Public locations of cardiac arrest. Implications for public access defibrillation.

BACKGROUND The purpose of this study was to describe the public locations of cardiac arrest and to estimate the annual incidence of cardiac arrest per site to determine optimal placement of automatic external defibrillators (AEDs). This was a retrospective cohort study. METHODS AND RESULTS Locations of cardiac arrest were abstracted from data collected by emergency medical service programs in Seattle and King County, Washington, from January 1, 1990, through December 31, 1994. Types of commercial and civic establishments were tallied and grouped into 23 location categories consistent with Standard Industrial Codes, and the number of sites within each location category was determined. With the addition of "public outdoors" and "automobiles" as categories, there were 25 location categories. During the study period, 7185 arrests occurred, 1130 (16%) of which were in public locations.
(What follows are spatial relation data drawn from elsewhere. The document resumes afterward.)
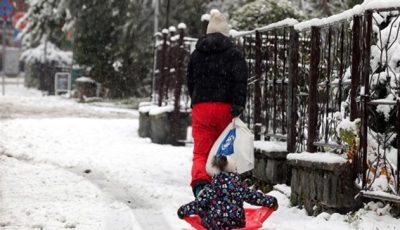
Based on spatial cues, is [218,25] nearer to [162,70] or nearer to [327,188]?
[327,188]

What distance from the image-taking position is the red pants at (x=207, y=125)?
6848mm

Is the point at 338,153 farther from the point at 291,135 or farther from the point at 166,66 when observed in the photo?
the point at 166,66

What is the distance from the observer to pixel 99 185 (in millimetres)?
8414

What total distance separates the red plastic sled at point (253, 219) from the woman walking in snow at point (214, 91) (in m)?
0.75

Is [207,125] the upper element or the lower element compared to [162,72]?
lower

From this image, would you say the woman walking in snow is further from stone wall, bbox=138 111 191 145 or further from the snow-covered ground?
stone wall, bbox=138 111 191 145

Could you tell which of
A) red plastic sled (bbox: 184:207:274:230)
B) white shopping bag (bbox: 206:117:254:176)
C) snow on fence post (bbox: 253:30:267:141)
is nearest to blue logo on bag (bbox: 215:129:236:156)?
white shopping bag (bbox: 206:117:254:176)

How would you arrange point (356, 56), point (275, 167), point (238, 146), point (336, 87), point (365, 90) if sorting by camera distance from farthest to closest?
1. point (275, 167)
2. point (336, 87)
3. point (238, 146)
4. point (356, 56)
5. point (365, 90)

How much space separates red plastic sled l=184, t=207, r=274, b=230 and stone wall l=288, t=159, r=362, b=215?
0.66 m

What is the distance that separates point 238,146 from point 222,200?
105cm

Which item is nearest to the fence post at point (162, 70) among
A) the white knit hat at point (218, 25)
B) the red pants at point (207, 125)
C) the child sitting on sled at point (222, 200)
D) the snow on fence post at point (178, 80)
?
the snow on fence post at point (178, 80)

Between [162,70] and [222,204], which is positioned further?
[162,70]

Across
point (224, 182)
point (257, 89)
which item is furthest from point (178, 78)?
point (224, 182)

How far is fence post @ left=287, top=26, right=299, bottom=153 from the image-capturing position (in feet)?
24.5
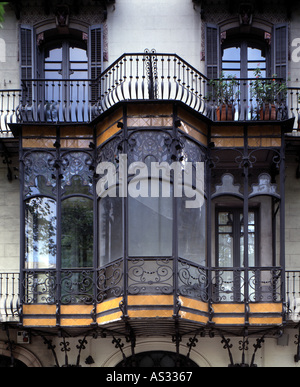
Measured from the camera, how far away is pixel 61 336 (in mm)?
15648

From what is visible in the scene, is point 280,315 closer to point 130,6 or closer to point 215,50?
point 215,50

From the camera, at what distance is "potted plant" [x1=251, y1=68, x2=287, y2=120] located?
15837mm

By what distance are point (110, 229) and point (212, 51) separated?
16.5 ft

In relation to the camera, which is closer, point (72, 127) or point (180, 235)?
point (180, 235)

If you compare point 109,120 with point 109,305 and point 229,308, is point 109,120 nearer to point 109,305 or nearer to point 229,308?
point 109,305

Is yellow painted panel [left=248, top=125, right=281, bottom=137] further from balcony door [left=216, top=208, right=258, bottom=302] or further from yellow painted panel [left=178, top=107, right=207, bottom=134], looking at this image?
balcony door [left=216, top=208, right=258, bottom=302]

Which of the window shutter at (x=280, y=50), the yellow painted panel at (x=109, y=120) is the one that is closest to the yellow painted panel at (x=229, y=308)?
the yellow painted panel at (x=109, y=120)

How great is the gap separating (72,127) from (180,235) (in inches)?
135

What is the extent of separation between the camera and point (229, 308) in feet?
49.7

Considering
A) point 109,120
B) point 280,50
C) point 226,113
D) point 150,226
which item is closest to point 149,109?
point 109,120

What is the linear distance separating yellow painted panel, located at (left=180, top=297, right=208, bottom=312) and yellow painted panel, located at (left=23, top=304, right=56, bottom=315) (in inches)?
108

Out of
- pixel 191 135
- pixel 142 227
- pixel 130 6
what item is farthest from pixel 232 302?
pixel 130 6

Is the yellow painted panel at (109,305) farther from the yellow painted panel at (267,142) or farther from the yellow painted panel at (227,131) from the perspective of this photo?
the yellow painted panel at (267,142)

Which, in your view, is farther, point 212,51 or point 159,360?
point 212,51
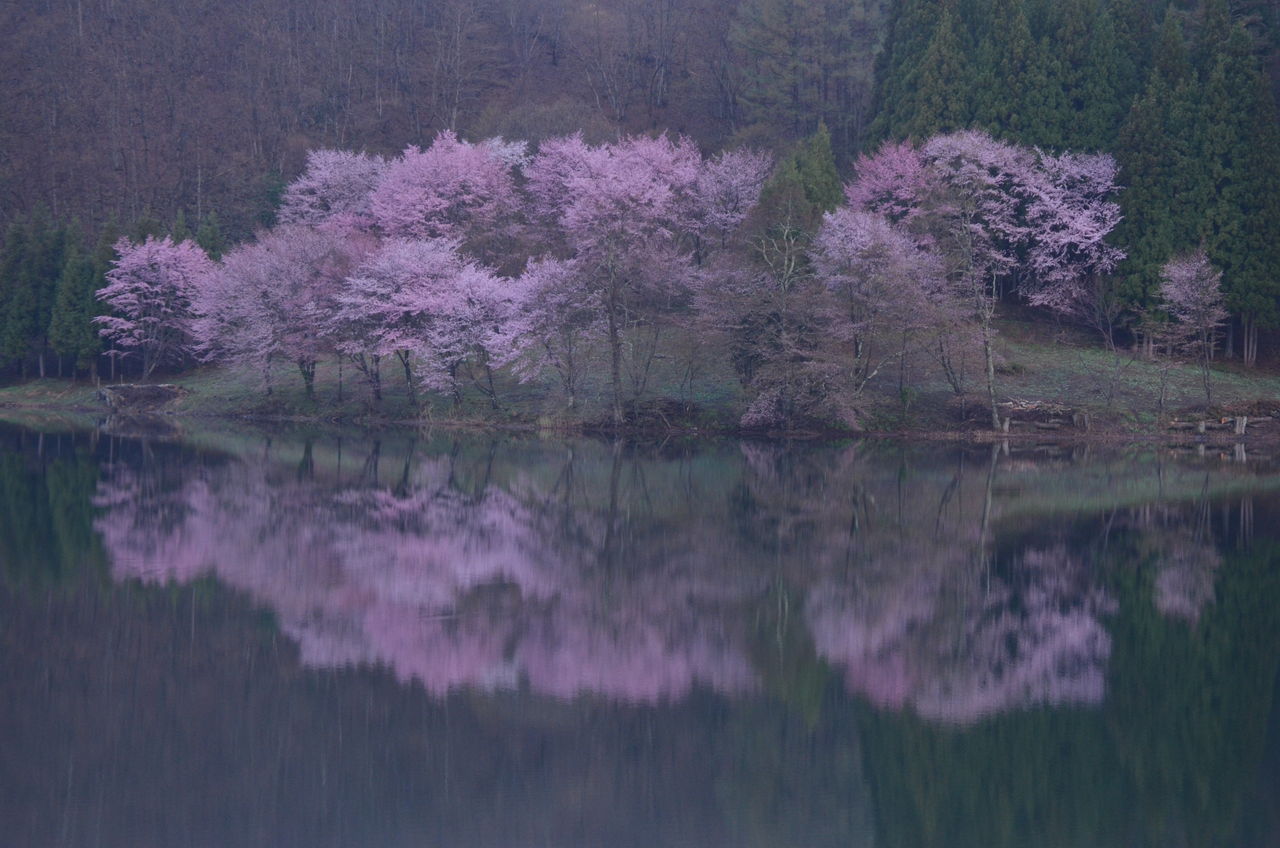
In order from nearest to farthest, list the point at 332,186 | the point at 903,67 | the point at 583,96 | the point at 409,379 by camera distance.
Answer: the point at 409,379 → the point at 903,67 → the point at 332,186 → the point at 583,96

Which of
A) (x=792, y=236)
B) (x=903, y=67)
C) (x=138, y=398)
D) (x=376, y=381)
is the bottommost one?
(x=138, y=398)

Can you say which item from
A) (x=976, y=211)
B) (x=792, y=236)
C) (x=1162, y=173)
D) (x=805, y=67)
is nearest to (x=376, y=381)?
(x=792, y=236)

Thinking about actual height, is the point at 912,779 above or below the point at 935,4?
below

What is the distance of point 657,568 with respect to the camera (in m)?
15.8

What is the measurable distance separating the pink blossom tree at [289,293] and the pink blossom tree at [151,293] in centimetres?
586

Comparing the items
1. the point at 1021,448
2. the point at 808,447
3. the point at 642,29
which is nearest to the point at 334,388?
the point at 808,447

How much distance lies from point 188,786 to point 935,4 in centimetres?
4732

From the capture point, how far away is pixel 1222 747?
919cm

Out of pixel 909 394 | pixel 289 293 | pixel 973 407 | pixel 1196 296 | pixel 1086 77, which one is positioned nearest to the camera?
pixel 1196 296

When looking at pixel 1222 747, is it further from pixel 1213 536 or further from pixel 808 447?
pixel 808 447

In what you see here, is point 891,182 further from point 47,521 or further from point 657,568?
point 47,521

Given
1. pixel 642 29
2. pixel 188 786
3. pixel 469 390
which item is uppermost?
pixel 642 29

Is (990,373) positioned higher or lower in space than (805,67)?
lower

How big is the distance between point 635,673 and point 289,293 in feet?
120
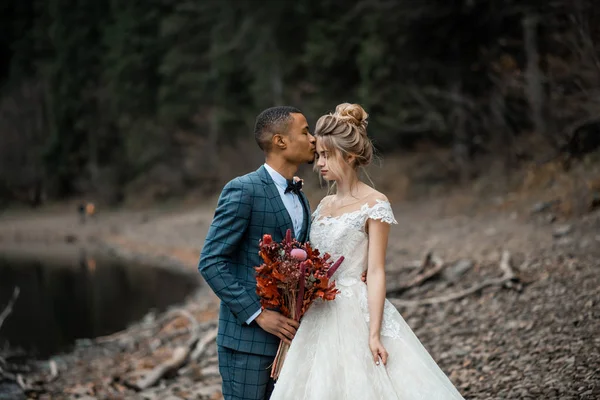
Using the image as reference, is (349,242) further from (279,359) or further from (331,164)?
(279,359)

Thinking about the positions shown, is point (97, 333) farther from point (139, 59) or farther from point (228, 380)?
point (139, 59)

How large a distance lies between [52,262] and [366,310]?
769 inches

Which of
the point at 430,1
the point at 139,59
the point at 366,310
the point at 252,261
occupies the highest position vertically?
the point at 139,59

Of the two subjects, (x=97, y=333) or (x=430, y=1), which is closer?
(x=97, y=333)

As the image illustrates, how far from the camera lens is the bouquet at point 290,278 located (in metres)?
3.13

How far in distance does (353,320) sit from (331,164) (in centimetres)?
80

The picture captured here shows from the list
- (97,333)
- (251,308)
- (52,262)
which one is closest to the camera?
(251,308)

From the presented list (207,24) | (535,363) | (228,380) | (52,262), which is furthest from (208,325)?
(207,24)

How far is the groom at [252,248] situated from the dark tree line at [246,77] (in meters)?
6.79

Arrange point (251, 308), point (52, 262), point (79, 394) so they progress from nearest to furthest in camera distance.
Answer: point (251, 308), point (79, 394), point (52, 262)

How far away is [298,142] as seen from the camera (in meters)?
3.41

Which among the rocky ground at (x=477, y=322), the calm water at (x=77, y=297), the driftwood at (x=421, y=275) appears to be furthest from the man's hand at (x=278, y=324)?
the calm water at (x=77, y=297)

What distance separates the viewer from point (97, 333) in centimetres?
1231

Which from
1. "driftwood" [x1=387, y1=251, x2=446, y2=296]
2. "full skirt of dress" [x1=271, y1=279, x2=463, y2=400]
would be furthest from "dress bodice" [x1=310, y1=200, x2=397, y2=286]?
"driftwood" [x1=387, y1=251, x2=446, y2=296]
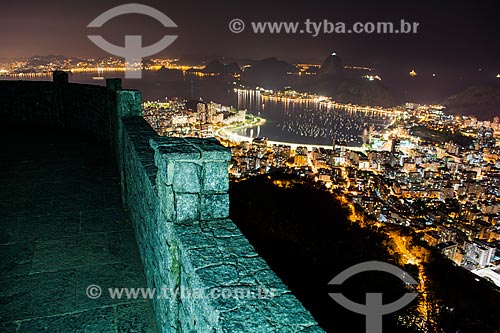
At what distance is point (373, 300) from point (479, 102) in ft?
251

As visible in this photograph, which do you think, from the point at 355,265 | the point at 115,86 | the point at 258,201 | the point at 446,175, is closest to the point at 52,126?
the point at 115,86

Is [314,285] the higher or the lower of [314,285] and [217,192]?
the lower

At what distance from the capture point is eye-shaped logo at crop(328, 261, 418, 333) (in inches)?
277

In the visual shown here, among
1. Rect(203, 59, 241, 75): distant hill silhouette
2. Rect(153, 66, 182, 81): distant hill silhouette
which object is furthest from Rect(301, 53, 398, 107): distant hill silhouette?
Rect(153, 66, 182, 81): distant hill silhouette

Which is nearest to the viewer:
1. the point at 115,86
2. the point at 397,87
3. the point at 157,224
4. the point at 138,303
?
the point at 157,224

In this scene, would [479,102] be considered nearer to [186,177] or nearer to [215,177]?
[215,177]

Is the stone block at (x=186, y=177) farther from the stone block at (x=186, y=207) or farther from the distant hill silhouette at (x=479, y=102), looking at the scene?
the distant hill silhouette at (x=479, y=102)

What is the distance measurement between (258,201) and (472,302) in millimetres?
7630

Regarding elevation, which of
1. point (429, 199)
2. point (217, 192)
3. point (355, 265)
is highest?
point (217, 192)

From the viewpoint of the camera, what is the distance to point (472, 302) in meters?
10.3

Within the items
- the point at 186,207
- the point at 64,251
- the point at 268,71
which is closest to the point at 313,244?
the point at 64,251

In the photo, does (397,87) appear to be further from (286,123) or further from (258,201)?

An annual incidence of cardiac arrest per site was calculated. Ten location categories with 172 sites were identified as having a higher incidence of cardiac arrest (> or = .03 per year per site). Thirteen location categories had a lower incidence of arrest (< or = .01 per year per site). There were approximately 71,000 sites within these categories. CONCLUSIONS Placement of 276 AEDs in the 172 higher-incidence sites would have provided treatment for 134 cardiac arrest patients in a 5-year period, 60% of whom were in ventricular fibrillation. We estimate between 8 and 32 lives could be saved in 5 years. To cover the remaining 347 arrests occurring in public in a 5-year period, defibrillators would have to be placed in 71,000 sites, not including outdoors and automobiles. Placement of AEDs in public locations can be guided by the site-specific incidence of arrest.